## Task goal
Looking at the records below, count how many lines contain the string "SetValue". Give that number alone.

____________

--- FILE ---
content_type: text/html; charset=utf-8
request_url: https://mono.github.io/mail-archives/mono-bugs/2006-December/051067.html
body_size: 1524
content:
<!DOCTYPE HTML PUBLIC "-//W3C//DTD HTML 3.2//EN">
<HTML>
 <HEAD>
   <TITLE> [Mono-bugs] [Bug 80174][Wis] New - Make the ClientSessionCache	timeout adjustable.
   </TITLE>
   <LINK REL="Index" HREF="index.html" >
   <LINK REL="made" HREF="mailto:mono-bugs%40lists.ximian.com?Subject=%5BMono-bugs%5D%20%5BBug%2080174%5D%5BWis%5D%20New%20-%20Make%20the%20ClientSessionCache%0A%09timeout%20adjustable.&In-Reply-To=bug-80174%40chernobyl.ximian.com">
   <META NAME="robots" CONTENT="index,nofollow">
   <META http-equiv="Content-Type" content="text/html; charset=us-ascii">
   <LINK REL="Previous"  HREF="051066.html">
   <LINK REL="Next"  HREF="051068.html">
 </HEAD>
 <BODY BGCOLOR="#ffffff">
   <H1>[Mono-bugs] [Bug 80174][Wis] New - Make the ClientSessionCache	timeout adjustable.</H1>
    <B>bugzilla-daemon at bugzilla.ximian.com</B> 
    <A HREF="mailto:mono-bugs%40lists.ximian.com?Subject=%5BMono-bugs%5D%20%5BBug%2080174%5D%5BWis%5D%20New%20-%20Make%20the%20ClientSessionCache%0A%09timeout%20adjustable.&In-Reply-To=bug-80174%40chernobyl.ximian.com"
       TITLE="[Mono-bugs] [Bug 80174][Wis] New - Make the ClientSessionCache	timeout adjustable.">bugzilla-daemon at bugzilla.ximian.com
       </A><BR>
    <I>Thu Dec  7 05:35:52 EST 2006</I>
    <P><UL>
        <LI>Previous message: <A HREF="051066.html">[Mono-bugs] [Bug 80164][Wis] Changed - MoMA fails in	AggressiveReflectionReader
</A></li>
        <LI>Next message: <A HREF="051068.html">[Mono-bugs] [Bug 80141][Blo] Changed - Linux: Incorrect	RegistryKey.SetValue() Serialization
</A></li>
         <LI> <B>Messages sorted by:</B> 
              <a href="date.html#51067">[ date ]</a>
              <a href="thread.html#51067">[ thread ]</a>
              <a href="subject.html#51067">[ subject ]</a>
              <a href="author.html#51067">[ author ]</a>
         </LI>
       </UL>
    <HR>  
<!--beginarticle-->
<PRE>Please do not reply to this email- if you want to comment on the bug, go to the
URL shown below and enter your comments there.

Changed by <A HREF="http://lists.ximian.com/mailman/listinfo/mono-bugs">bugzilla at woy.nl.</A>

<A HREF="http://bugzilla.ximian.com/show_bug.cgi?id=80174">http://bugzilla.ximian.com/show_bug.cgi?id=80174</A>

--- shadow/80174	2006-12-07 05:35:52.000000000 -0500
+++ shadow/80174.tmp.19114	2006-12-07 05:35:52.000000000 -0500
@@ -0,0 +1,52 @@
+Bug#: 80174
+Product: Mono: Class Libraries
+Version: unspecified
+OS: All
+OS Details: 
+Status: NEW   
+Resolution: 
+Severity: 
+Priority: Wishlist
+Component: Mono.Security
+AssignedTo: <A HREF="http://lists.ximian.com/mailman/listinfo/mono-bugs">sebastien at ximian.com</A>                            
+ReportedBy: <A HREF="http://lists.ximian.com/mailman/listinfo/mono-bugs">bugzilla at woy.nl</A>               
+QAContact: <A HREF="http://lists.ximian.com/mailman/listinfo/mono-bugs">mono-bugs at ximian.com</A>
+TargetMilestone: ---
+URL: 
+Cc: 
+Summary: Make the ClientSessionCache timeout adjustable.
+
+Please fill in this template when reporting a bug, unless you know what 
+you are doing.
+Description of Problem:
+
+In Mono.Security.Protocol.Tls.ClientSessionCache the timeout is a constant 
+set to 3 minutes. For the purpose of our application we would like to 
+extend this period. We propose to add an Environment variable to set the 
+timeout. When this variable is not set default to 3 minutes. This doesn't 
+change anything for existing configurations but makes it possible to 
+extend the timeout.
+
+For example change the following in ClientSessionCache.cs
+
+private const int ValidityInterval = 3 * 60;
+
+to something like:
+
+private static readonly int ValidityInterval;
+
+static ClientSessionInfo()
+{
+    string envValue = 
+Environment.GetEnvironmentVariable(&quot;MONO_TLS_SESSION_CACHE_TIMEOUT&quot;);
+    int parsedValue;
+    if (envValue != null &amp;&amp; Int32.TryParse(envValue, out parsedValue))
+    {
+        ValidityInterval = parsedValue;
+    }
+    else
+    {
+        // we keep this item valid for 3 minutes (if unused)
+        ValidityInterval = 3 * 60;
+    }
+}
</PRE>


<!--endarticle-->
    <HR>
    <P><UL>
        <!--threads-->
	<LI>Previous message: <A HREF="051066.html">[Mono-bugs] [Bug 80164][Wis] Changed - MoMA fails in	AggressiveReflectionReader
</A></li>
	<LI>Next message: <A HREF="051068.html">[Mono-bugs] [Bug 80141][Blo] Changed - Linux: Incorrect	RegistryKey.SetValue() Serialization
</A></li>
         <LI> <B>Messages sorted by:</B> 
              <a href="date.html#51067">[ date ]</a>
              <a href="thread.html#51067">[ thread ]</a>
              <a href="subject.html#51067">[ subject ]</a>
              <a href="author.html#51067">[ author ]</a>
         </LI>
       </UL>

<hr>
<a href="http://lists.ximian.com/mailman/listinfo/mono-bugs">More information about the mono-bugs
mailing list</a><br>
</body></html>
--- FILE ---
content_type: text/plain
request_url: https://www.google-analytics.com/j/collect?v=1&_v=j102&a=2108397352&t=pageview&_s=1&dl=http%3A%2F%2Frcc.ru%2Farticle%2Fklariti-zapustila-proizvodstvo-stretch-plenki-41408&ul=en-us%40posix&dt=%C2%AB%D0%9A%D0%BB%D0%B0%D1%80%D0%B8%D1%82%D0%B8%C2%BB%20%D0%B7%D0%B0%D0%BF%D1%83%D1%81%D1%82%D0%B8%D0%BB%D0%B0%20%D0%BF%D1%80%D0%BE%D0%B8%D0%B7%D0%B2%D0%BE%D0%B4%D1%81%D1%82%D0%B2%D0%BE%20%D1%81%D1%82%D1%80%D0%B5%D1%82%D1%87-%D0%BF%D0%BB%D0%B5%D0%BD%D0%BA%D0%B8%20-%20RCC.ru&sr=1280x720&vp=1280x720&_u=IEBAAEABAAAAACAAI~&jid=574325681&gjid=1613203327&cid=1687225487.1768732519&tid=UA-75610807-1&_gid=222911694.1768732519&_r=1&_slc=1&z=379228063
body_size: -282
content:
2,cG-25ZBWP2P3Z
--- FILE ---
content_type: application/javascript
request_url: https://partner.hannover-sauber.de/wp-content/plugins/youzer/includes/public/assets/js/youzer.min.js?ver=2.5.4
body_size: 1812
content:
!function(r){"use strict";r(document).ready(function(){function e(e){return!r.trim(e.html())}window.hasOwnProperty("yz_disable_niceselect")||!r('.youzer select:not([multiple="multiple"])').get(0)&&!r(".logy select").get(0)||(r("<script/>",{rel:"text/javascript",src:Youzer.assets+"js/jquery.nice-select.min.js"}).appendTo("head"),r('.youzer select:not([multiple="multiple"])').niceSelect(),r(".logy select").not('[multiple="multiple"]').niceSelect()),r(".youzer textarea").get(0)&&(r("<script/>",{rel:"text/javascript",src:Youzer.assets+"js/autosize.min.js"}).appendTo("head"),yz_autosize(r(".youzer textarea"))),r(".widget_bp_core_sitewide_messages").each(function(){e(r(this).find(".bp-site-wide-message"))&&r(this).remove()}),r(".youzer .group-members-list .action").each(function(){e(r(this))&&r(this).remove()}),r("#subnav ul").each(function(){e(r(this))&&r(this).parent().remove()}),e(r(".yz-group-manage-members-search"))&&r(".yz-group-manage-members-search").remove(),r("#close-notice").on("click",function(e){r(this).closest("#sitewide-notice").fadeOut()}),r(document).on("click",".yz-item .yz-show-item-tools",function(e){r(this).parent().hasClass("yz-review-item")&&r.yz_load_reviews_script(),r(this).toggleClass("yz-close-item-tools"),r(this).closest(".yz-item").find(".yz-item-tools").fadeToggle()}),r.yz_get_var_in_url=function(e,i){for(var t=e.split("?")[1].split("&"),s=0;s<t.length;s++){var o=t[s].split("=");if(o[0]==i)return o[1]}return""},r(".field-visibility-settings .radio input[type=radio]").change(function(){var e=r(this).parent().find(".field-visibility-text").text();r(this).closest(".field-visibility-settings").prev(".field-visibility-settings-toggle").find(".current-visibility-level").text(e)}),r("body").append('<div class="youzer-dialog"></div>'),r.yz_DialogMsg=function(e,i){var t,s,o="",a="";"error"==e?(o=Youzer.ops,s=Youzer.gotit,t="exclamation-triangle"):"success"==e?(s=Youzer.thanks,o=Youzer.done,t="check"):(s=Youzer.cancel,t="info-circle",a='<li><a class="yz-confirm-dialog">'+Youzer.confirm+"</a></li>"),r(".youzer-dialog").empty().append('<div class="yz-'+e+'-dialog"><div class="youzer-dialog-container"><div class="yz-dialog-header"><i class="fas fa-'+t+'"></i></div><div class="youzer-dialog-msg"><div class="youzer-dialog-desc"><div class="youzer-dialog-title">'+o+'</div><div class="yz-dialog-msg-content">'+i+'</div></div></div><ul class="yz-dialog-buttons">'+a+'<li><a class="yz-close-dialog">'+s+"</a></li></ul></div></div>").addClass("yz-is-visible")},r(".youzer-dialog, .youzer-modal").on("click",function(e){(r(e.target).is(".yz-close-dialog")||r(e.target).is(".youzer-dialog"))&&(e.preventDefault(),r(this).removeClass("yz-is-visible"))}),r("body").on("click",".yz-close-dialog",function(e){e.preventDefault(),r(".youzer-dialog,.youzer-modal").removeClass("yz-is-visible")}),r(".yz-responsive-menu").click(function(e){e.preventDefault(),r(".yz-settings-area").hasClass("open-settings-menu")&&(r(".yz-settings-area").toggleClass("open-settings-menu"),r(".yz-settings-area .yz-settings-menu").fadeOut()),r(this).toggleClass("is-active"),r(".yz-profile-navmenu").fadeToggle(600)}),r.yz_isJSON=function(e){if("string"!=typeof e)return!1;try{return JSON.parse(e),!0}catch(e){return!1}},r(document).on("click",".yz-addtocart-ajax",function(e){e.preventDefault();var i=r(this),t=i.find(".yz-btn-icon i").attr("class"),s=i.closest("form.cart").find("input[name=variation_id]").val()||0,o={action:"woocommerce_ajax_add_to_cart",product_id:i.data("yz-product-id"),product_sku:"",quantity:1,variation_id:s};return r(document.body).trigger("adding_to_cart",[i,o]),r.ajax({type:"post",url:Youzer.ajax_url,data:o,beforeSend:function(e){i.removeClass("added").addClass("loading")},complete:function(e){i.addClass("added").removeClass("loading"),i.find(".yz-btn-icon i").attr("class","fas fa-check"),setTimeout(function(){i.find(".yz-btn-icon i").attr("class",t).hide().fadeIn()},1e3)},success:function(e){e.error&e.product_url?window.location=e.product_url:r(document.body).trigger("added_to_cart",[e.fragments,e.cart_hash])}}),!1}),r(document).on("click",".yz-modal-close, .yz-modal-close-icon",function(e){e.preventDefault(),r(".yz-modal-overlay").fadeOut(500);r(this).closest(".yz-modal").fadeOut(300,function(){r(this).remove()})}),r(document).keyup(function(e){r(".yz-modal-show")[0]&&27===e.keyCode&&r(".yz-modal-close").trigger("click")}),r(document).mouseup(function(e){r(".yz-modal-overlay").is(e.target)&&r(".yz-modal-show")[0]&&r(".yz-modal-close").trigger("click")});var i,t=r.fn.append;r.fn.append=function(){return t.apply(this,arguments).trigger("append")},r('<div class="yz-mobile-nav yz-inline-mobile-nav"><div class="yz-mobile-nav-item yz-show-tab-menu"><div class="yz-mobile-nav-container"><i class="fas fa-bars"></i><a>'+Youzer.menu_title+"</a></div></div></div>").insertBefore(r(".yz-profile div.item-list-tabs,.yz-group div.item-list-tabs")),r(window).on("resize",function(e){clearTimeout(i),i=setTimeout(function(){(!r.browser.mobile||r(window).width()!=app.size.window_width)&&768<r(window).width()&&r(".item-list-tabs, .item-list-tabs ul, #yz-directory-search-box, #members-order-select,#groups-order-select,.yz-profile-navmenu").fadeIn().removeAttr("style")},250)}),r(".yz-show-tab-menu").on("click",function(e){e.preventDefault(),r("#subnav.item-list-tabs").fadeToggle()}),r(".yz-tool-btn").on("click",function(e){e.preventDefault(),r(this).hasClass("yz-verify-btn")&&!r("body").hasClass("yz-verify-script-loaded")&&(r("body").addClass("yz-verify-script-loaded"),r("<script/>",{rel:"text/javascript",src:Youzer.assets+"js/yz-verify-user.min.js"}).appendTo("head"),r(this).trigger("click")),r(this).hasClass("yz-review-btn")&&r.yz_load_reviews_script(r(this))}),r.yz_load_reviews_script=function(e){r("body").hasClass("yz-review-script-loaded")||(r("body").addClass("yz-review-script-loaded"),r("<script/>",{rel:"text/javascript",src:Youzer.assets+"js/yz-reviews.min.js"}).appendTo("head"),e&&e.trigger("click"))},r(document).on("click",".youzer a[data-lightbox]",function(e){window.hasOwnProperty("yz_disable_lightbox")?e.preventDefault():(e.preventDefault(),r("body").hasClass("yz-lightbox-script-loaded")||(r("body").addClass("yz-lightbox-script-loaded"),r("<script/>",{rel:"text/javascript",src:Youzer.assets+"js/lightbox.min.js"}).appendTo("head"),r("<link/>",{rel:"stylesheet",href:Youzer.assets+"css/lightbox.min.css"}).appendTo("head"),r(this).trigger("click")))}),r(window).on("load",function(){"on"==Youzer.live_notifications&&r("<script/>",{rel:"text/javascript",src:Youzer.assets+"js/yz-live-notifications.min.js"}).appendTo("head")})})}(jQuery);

____________

## Response to this task
2